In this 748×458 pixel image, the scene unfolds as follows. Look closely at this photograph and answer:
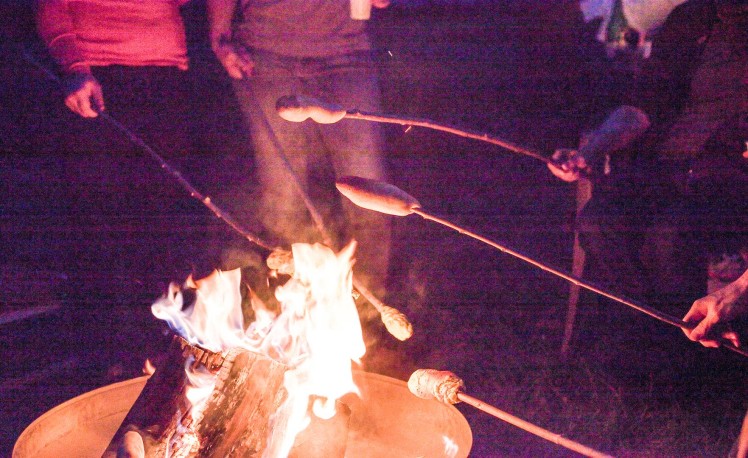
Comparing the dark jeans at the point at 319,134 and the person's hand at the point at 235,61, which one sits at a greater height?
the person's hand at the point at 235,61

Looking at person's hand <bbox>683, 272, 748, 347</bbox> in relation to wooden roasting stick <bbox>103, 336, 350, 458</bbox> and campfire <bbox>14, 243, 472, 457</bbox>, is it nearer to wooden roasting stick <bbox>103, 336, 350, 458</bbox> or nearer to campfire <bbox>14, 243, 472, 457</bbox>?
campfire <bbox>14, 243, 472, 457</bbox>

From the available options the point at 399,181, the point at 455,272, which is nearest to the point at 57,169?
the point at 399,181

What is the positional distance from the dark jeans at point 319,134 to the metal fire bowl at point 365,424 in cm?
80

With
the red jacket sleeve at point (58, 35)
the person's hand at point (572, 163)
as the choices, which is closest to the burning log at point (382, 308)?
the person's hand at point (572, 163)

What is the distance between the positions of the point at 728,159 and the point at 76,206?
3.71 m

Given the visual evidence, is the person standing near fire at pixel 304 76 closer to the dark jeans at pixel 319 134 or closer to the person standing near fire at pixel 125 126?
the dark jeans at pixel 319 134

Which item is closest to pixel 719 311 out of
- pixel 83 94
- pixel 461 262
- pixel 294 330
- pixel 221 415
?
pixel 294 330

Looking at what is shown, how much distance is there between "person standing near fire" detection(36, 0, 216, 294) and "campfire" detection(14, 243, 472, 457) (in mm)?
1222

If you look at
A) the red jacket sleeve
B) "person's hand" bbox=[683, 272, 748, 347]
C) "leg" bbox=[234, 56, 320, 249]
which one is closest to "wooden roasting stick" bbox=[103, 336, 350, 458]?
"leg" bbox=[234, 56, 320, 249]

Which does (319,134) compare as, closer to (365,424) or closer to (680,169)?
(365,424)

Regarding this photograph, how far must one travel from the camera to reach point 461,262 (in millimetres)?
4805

.....

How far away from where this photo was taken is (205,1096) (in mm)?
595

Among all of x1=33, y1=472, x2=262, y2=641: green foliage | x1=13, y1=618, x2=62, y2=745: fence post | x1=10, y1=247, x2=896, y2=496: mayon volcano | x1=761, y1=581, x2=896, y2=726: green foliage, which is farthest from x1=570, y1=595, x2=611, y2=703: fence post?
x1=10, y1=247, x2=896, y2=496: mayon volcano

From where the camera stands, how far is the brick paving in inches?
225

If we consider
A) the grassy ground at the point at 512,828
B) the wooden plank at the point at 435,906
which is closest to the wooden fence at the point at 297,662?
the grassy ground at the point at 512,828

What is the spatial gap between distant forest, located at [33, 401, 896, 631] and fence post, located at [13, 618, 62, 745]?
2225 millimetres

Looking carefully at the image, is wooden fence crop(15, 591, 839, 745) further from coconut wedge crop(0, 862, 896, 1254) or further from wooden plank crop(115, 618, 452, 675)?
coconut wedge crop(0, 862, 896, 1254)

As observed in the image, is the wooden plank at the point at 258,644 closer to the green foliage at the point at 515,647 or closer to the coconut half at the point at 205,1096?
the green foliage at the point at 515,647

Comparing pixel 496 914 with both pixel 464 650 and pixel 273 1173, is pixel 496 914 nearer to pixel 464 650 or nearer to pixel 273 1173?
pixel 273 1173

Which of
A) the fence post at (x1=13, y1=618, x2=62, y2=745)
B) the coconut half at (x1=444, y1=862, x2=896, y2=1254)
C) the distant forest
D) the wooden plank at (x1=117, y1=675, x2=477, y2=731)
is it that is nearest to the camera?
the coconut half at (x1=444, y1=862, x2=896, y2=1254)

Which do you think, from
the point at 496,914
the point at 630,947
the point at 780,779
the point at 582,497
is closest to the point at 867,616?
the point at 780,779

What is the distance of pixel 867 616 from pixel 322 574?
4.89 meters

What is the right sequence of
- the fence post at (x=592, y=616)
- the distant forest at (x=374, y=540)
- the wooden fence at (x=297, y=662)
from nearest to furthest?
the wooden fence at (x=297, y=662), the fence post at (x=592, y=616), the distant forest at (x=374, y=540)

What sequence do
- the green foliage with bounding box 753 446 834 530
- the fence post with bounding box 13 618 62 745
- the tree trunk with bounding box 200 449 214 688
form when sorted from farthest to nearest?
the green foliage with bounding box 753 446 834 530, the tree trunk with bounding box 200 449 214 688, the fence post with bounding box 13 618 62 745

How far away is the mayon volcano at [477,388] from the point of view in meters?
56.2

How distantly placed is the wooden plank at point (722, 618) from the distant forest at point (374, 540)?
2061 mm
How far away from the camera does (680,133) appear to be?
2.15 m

.....

## STATED TASK
Return each line in the entries above that contains the string "mayon". Case matters.

## EXERCISE RESULT
Among all of x1=33, y1=472, x2=262, y2=641: green foliage | x1=13, y1=618, x2=62, y2=745: fence post | x1=10, y1=247, x2=896, y2=496: mayon volcano | x1=761, y1=581, x2=896, y2=726: green foliage, which is farthest from x1=570, y1=595, x2=611, y2=703: fence post?
x1=10, y1=247, x2=896, y2=496: mayon volcano
How far away is the mayon volcano at [477,388] from the point of view in meters?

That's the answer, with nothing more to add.